• [Document segment]
****************************************
Tested with Postgres 13.5, 13.8 and 14.5 (I updated to see if that was a
bug).

I have four tables: ADDRESS, COMPANY, CONTACT, TRIP
ADDRESS has ~130000 rows
COMPANY has a FK toward ADDRESS and ~16000 rows
CONTACT has a FK toward ADDRESS and ~12000 rows
TRIP has a FK toward ADDRESS and ~137500 rows

We wanted to purge the address table from old, unused addresses:
DELETE FROM address WHERE address_id NOT IN (
SELECT DISTINCT address_id FROM company
UNION
SELECT DISTINCT address_id FROM contact
UNION
SELECT DISTINCT address_id FROM trip
);

This query above never ends (I waited 15 minutes and it was still going, HDD
doing nothing, one core CPU used).
****************************************
• [Written problem a]
Answer these from the Postgres post:
(i) Which Postgres versions was the problem tested with?
(ii) About how many rows does the CONTACT table have?
(iii) How long was the DELETE query left running before the writer checked it?
****************************************
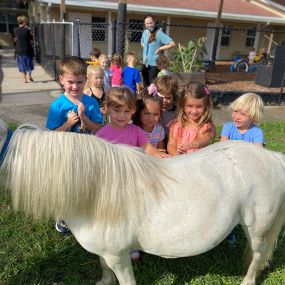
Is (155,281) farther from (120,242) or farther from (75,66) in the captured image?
(75,66)

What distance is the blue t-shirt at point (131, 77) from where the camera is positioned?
5.77 metres

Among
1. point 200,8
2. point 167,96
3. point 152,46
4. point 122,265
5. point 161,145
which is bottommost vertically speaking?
point 122,265

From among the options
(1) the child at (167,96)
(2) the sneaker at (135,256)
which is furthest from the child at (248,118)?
(2) the sneaker at (135,256)

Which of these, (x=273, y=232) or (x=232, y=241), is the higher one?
(x=273, y=232)

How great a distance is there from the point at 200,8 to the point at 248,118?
17240 millimetres

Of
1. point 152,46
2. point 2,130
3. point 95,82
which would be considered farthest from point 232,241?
point 152,46

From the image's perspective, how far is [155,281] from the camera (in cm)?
245

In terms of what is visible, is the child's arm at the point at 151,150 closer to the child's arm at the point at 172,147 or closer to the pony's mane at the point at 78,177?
the child's arm at the point at 172,147

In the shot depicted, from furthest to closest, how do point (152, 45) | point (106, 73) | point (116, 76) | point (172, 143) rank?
1. point (152, 45)
2. point (116, 76)
3. point (106, 73)
4. point (172, 143)

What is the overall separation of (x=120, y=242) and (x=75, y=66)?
1418mm

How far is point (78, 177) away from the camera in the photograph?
1.49 metres

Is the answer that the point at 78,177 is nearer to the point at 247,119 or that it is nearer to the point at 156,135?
the point at 156,135

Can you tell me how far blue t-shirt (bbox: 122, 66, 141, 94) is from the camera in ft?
18.9

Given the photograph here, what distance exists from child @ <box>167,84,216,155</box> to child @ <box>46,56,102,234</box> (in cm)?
74
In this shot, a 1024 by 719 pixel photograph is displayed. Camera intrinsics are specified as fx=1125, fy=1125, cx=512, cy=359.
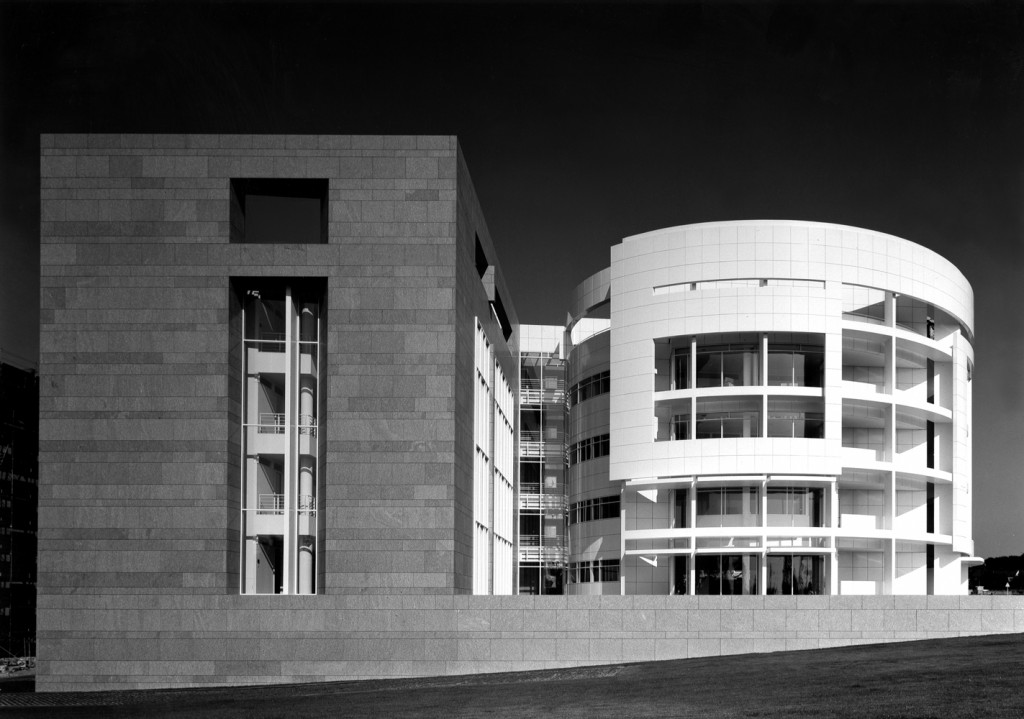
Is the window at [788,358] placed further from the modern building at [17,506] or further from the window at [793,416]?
the modern building at [17,506]

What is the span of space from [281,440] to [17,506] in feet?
111

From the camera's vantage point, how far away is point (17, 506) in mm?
67562

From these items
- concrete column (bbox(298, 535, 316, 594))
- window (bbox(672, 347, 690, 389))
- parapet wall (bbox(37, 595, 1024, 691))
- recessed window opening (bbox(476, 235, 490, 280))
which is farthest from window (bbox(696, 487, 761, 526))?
concrete column (bbox(298, 535, 316, 594))

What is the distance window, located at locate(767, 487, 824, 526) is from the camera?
183ft

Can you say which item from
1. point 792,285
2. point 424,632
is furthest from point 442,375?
point 792,285

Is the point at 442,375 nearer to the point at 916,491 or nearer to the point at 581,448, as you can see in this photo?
the point at 581,448

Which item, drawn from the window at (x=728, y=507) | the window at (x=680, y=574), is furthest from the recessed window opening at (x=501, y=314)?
the window at (x=680, y=574)

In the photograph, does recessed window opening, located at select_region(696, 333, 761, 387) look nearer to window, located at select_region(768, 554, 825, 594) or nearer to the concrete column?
window, located at select_region(768, 554, 825, 594)

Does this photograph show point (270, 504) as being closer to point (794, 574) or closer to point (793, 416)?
point (793, 416)

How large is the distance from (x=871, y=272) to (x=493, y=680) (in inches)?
1264

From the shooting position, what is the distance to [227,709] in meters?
30.4

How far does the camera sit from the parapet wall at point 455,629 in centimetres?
3831

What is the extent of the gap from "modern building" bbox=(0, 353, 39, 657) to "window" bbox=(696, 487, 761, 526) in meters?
39.1

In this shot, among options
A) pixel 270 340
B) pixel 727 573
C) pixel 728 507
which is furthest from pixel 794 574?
pixel 270 340
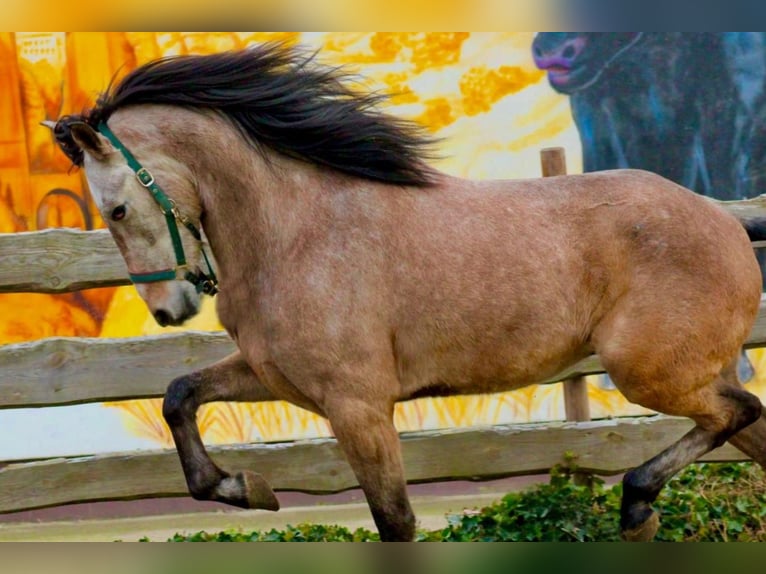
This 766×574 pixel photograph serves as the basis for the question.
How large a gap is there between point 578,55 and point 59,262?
11.2ft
****************************************
• [Written problem b] In the records, take every line from the one containing "How far does" through the end of the records and write them out again in full. Change every number in the answers (distances and pixel coordinates) by -33, and leave out the pictures.

• [Output a]
(i) 13.5, 13.8 and 14.5
(ii) About 12000
(iii) 15 minutes

• [Output b]
How far does the camera sit from the parapet wall at point 455,629 in centimetres?
3798

What is the extent of the gap from "modern building" bbox=(0, 353, 39, 657) to "window" bbox=(696, 487, 761, 526) in meters?
6.1

In this shot, among options
A) pixel 270 340
B) pixel 727 573
C) pixel 728 507
which is furthest from pixel 794 574?
pixel 237 307
This 766×574 pixel photograph serves as the basis for the question.
How large a gap is there between point 578,55 and point 59,262?
-21.8ft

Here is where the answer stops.